The book benefited greatly, both co-authors say, from the extensive input of Professor Douglas Ross of the University of Washington School of Law, whom Francis describes as “a giant of the antitrust bar.” Ross offered his thoughts on his experience teaching from other antitrust books as well as the book’s design, tone, and content structure. He also allowed his class to use the book in the pilot stage, along with several other classes, including Sprigman’s and Francis’s, whose feedback helped the co-authors improve the content.
Antitrust: Principles, Cases, and Materials is the end product of a two-year collaboration that both co-authors found rewarding. “I think we have compatible writing styles, and it was a delightful process,” says Sprigman. “A lot of work but also a lot of fun.”
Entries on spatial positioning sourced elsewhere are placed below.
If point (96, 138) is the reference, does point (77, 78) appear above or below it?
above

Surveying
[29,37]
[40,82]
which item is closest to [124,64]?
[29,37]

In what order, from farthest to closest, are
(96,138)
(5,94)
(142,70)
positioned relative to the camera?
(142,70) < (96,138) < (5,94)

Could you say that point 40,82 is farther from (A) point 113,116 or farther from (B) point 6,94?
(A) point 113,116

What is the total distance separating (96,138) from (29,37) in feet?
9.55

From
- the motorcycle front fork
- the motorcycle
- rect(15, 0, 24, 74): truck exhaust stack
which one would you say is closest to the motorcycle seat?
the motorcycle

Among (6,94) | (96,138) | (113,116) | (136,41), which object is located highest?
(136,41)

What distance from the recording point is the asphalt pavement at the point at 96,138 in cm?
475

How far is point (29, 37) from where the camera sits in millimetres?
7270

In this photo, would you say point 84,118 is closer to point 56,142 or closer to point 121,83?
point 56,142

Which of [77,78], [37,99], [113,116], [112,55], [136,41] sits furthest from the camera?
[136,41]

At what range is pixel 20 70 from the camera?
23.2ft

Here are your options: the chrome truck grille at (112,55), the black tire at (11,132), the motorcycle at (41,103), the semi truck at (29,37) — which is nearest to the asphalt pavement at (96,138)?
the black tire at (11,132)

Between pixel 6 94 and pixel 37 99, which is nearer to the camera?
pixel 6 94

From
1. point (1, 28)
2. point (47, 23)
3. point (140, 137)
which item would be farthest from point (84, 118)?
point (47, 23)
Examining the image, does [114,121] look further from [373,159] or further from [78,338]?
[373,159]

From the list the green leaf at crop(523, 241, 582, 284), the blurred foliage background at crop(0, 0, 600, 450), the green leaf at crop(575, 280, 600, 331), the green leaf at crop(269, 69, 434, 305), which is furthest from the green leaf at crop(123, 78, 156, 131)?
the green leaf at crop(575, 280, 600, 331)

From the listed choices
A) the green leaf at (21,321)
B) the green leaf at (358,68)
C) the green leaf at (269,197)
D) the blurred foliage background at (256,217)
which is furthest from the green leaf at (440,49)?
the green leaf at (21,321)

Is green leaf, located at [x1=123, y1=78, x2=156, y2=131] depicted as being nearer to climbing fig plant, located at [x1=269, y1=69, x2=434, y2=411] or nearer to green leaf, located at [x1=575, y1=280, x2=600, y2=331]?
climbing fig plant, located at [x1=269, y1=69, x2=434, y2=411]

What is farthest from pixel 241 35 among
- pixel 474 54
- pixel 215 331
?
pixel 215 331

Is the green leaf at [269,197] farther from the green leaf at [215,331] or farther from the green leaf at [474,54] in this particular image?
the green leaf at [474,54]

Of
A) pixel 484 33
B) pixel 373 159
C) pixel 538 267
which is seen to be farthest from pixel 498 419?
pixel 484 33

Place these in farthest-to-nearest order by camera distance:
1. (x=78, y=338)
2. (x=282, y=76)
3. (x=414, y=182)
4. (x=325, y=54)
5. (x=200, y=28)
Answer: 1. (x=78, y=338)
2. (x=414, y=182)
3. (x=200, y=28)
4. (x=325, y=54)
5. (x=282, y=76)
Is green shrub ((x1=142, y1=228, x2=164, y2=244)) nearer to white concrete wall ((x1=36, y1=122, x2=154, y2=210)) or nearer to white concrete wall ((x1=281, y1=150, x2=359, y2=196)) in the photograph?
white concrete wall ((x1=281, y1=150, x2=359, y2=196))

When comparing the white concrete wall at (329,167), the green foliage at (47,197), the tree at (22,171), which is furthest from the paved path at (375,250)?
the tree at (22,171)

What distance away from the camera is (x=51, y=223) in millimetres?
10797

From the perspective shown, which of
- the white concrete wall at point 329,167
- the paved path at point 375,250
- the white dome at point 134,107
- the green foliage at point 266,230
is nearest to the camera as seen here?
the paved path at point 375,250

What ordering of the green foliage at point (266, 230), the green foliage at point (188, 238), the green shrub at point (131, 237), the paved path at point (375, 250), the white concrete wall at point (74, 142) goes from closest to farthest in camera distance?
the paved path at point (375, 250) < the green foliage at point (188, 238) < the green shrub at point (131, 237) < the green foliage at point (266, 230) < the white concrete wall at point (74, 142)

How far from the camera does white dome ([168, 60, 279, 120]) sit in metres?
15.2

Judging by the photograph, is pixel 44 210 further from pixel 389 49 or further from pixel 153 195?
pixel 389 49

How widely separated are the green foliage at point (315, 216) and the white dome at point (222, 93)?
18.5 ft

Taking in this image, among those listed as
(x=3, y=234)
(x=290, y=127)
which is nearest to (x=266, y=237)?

“Doing this with Chris over the last two years has been a joy,” Francis adds. “The fact that we had not only that great experience but also something to share with the world at the end of it has been a wonderful way to celebrate my first year of being here at NYU.”
The book’s cover features a striking pair of photographs taken by Taylor Owings, Francis’s wife. They show Man Controlling Trade, monumental twin statues on either side of the Federal Trade Commission Building in Washington, DC, that each depict a man bridling a horse differently—illustrating, Francis says, “the ambiguity of the relationship between trade and freedom, restraint and power, and what it means to have a free market and the forms of coercion that are implicit in it.”
The sculptures make concrete the idea that “we’re harnessing the animal spirits of the economy, partly through antitrust, which aims to keep markets open and contestable,” Sprigman adds. “Antitrust always was attractive to me because of its deep social implications. It really is a set of choices about how we live, about how we organize our economic life, which spills over into everything else.”